Your clothing can keep you from getting stranded on a hike

The aluminum foil hack can help rescuers identify your footprints in a pinch, but, as one Facebook user asked on the post, what if the trail is too worn for your shoes to leave a mark? West Virginia K-9 Search and Rescue, Inc. explained that "an experienced and trained tracker should still be able to locate your tracks. Combine with trained K9s and experienced handlers, the probability of success is higher." Put simply, even if you can't easily spot your own footprints, experts likely can.

However, you can also rely on other clothing items to help rescuers locate you in an emergency. Specifically, the professional search team suggested leaving scent articles — clothing items that carry your distinct smell — near your car or campsite. Choose a garment, such as a hat or shirt, that only you've worn, and place it in a sealed bag with your name. Then, if you go missing during your hike, sniffing dogs can smell the garment and follow the scent along the trail.

Finally, select your hiking clothes carefully before venturing out. Ditch the camouflage gear and opt for bright clothing instead, as the American Hiking Society recommends. A colorful hiking backpack or reflective jacket could help rescuers spot you more easily between trees and other visual obstructions.

Other ways to track your hike

Footprints and clothing are helpful, but don't just rely on these methods to stay safe while hiking. One of the most important steps you can take is to keep others informed of your hike. Download an app, such as Topo GPS, that allows you to plan and share your routes digitally, or buy a GPS device that updates your loved ones with your whereabouts. Keep in mind that some trails have a spotty signal, so it's a good idea to communicate ahead of time, explaining where you plan to go and what time you intend to return home.

Once you're out for your hike, stay on designated trails when possible.
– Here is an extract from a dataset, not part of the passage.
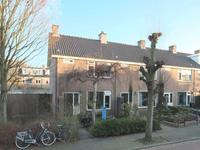 Boekenburg 14 in Leiderdorp 2352 XK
Even if you're curious about an off-the-beaten-path spot, it's wise to stay on marked paths to remain on course and easily retrace your steps if needed. If trails aren't easy to identify, or if they branch off into multiple directions, tie a flag or string around nearby trees to identify your path, but make sure to return and collect the markers before you head home (remember, leave no trace!).

If you do get lost on a hike, stay put and call for help. As Devin Hiemstra, an experienced volunteer at Tahoe Nordic Search and Rescue, told Outside, "We always think we can trace our footprints or get to a better spot, but often we end up getting ourselves more lost or to a worse spot to be found."